На данный момент в споре об отношении Кароля Войтылы, который до сих пор является главным вопросом в польской общественной жизни, у церкви нет шансов. Минимальная часть заинтересованных лиц понимает обстоятельства и давление, при которых действовал кардинал Войтыла в годы Польской Народной Республики. После стольких институциональных изменений Церкви не только в Польше, после стольких компромиссов различных иерархов мало кто будет считать, что выживание Церкви как независимого института несколько десятилетий назад было фундаментальным вопросом не только для Церкви, но и для будущей свободной Польши. Кто сегодня позволит церковным лидерам рассматривать драматический выбор меньшего зла и легко судить с сегодняшней точки зрения?
Сегодня для подавляющего большинства населения понятно, что отдельные люди, особенно дети, страдают, и считается, что Церковь должна их защищать.
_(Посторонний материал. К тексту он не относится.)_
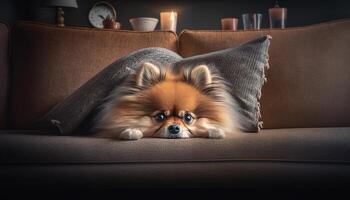 accogliente volpino cucciolo assunzione un' rilassante divano pisolino ai generato foto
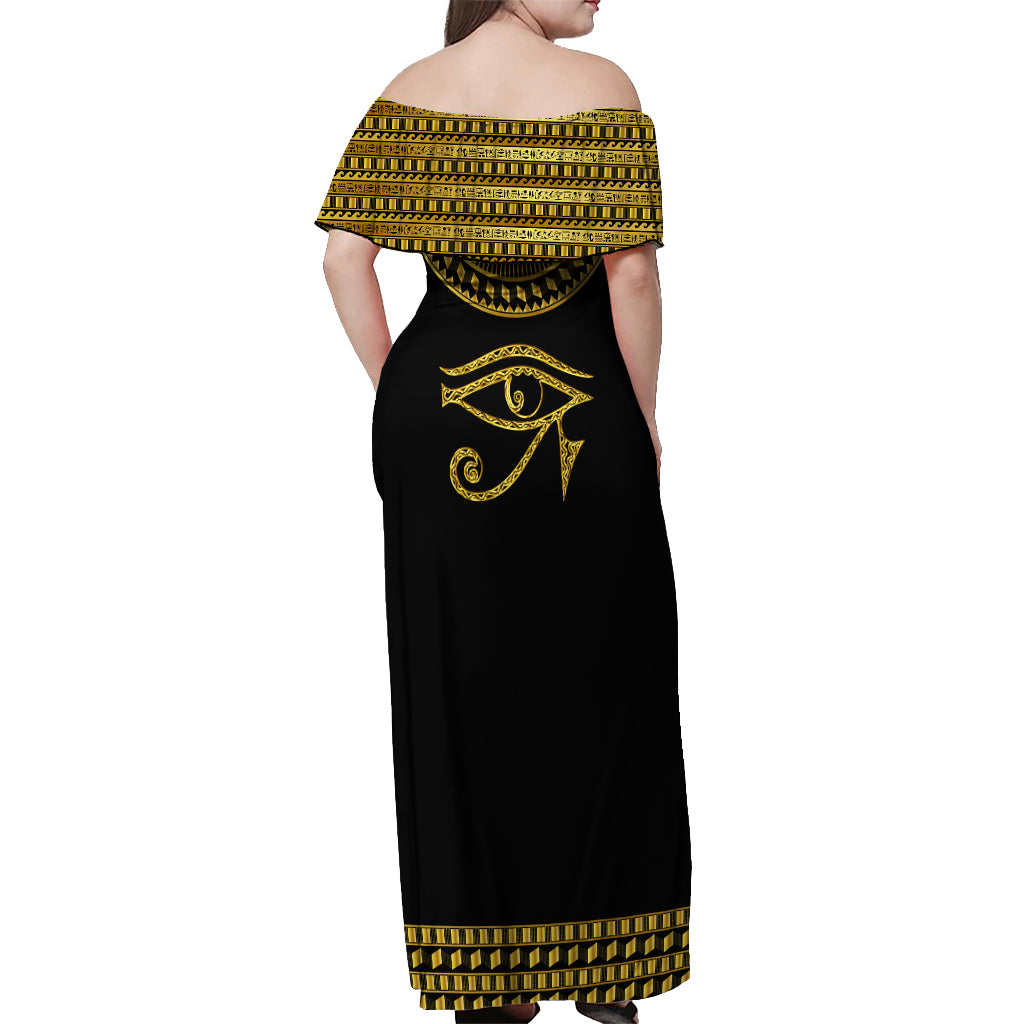 Eyes Of Horus Off Shoulder Maxi Dress Egyptian Art - Wonder Print Shop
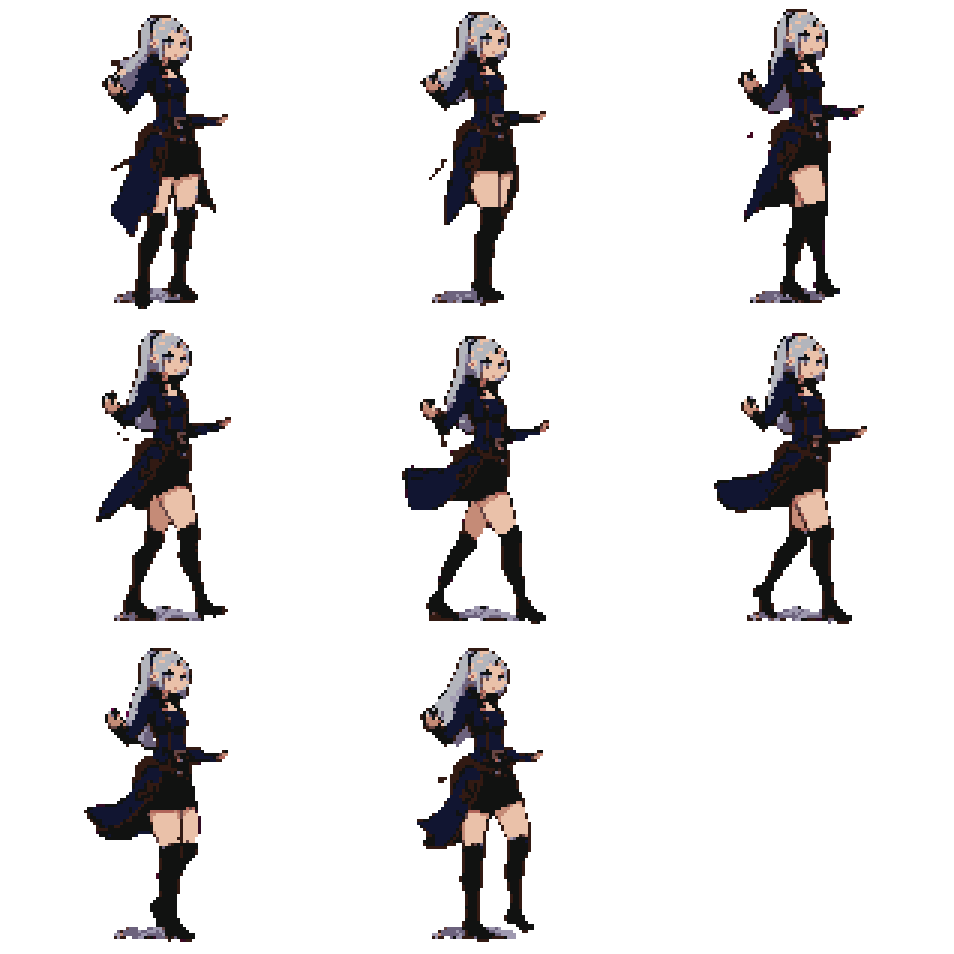 Female Sorceress Character Walking pixel art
Это то, о чем они говорят, это то, что там, это то, что в сознании. Церковь с защитником фундаментальных ценностей, со свободой во главе, стала главным подсудимым и либо очень слаба, либо вообще неспособна защищаться, поэтому проигрывает. Он проигрывает в основном как институт, который, по его мнению, больше не нужен для выполнения его миссии, но является местом различных злоупотреблений. Церковь, как институт со своей иерархией, участвует в создании идола Иоанна Павла II. Папа стал символом политического триумфа и господства. К сожалению, у меня сложилось впечатление, что до тех пор, пока Кароль Войтыла является политическим оружием, символом и любым другим политически используемым оружием, попытки защитить его принесут пользу, и в лучшем случае они закончатся каким-то актом о «защите богослужения Иоанна Павла II».